Taking Technology to the Next Level
July 28, 2017 | CUDOSEstimated reading time: 3 minutes
Physicists from the ARC Centre of Excellence for Ultrahigh bandwidth Devices for Optical Systems (CUDOS) developed a new hybrid integrated platform that promises to be a more advanced alternative to conventional integrated circuits that are currently manufactured by the semiconductor industry. The researchers demonstrated that their approach is mass manufacturable, making it possible to integrate the platform into everyday electronic equipment like smartphones and computers. For the end user this technical advance means that it may lead to faster internet on their next-generation electronic devices.
The new device is smaller than a thumbnail with a size of 0.1 x 4mm, and could be integrated into everyday electronic devices like smartphones.
Integrated circuits, so called ‘chips’, are used in everyday electronic equipment like mobile phones and computers. It is a set of electronic circuits on one small flat piece of semiconductor material, normally silicon. But this material has some limitations when it comes to processing data. To overcome these limitations and improve data processing, researchers are developing optical circuits made of chalcogenide glass. This special type of glass is used for ultrafast telecommunication networks, transferring information at the speed of light. Integrating these glass optical circuits into silicon chips could lead to a more advanced communications system, processing data a hundred times faster. Can these two materials be combined?
The answer is yes! In a collaboration with physicists in the University of Sydney’s Australian Institute for Nanoscale Science and Technology (AINST), the Australian National University (ANU) and RMIT University, the CUDOS research group around PhD candidate Blair Morrison and senior researcher Dr Alvaro Casas Bedoya created compact, mass manufacturable optical circuits with enhanced functionalities by combining nonlinear glasses with silicon-based material.
“In the last few years the group at the University of Sydney has repeatedly demonstrated exciting functionalities, such as broadband microwave devices that can enhance radar, using these novel chalcogenide glasses,” Blair Morrison said from the University of Sydney CUDOS node.
“Now we have shown it is possible to combine this material with the current industry standard platform for photonic integration, silicon,” he said.
“We integrated a novel nonlinear glass into an industrially scalable CMOS compatible platform.

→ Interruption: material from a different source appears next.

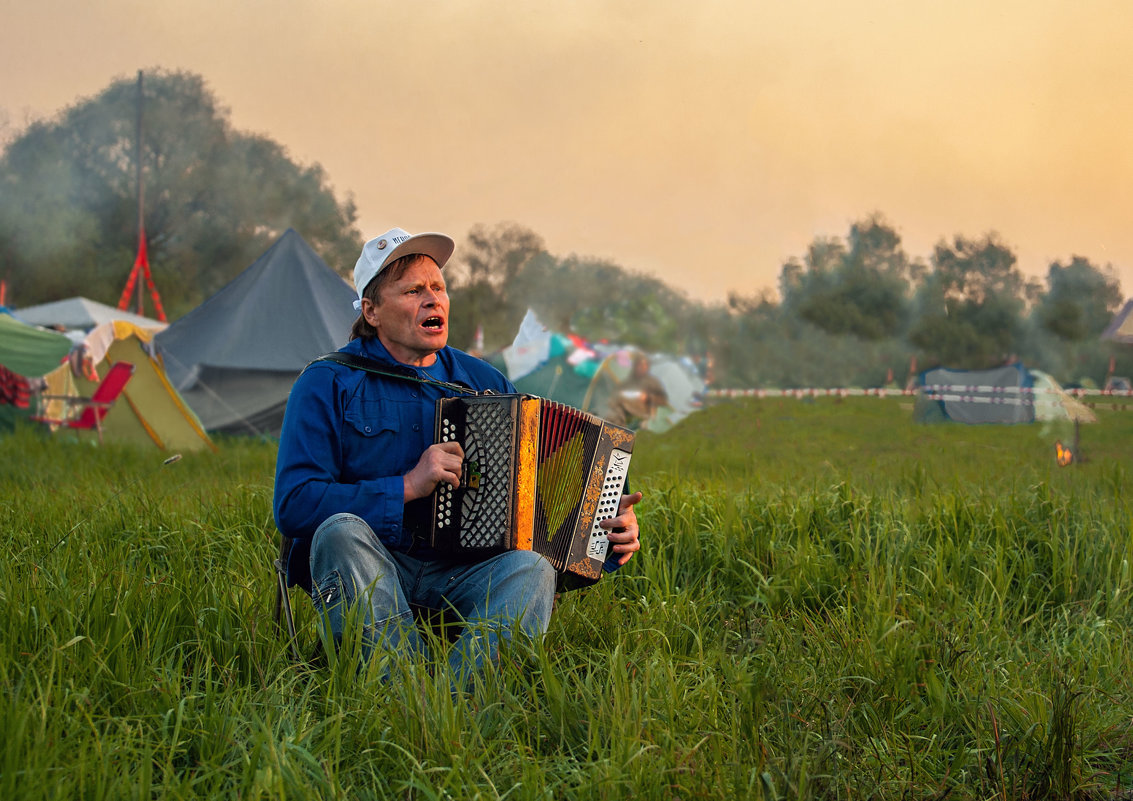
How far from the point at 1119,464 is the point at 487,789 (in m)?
5.84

We maintained the key advantages of both the silicon and the glass, and made a functional and efficient ultra-compact optical circuit,” said Dr Alvaro Casas Bedoya who is the lead photonics nanofabrication manager for CUDOS.
“A wealth of new opportunities will be created, and this takes us one step closer to moving our research from the lab into industrial applications,” said Blair Morrison.

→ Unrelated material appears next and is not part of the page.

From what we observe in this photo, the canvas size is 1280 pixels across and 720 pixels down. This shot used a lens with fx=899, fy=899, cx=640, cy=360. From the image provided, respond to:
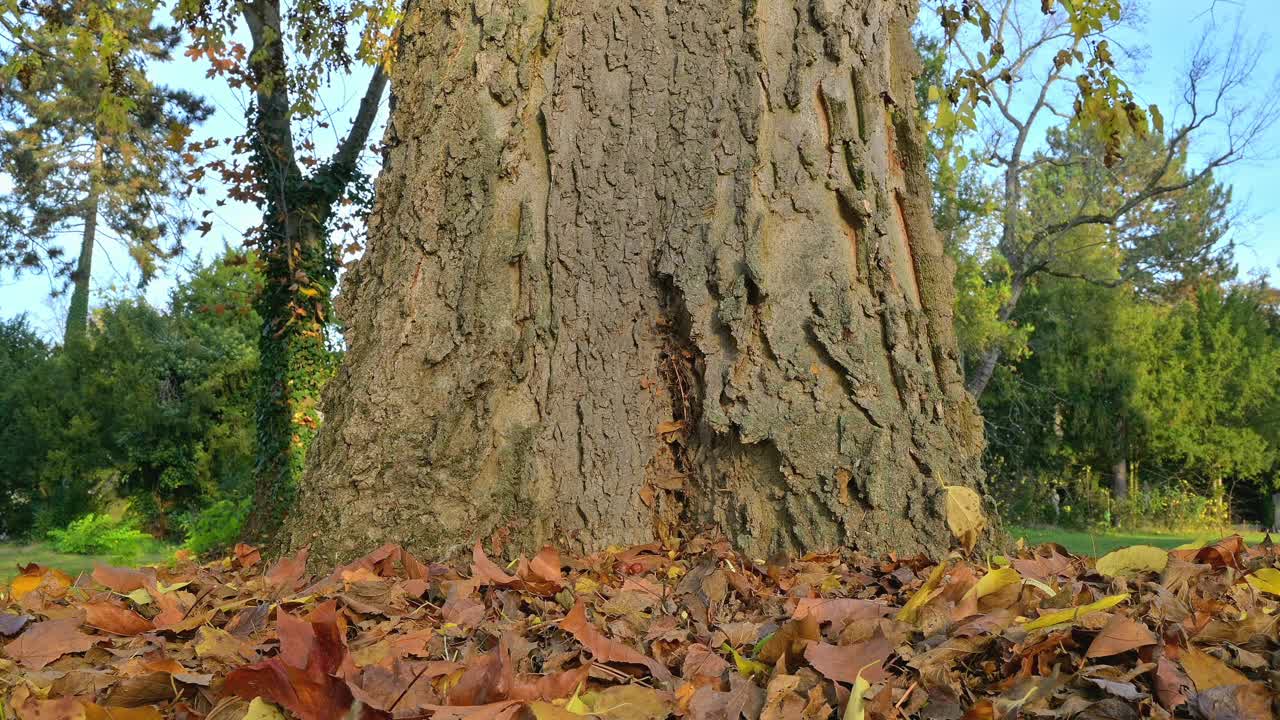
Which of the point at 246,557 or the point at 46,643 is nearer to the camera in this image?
the point at 46,643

CUDOS Director and ARC Laureate Fellow Professor Benjamin Eggleton from the University of Sydney said this new approach will one day allow the industry to miniaturise the photonics functionalities from devices that are the size of a laptop to the size of a smartphone and even smaller, allowing for deployment in real world applications.
“This is exciting, because this is a platform which is more compatible with existing semiconductor manufacturing and will allow us to integrate multiple functionalities on a single silicon chip, with active and passive components, such as detectors and modulators, required for advanced applications,” said Professor Eggleton who supervised the project.
The multi-university research team went through the whole manufacturing process: The fabrication of these devices uses silicon wafers from a semiconductor foundry in Belgium, a dedicated facility in ANU’s Laser Physics Centre for the glass deposition, lithography in the RMIT University’s School of Engineering and are then characterised and tested in the University of Sydney’s AINST.
To showcase the potential of the new approach, the CUDOS researchers further demonstrated a compact novel laser based on the light-sound interactions, the first time in an integrated optical circuit.
“The breakthrough here is this realisation that we can actually interface, we can integrate that glass onto silicon and we can interface from silicon to the glass very efficiently – we can harness the best of both worlds,” Professor Eggleton said.
Professor Susan Pond, the Director of AINST, emphasized that this project is one of AINST flagship activities that deals with harnessing interactions between photons and phonon at the nanoscale. This work links fundamental research in light matter interactions at the nanoscale with an end user perspective and strong coupling to industry.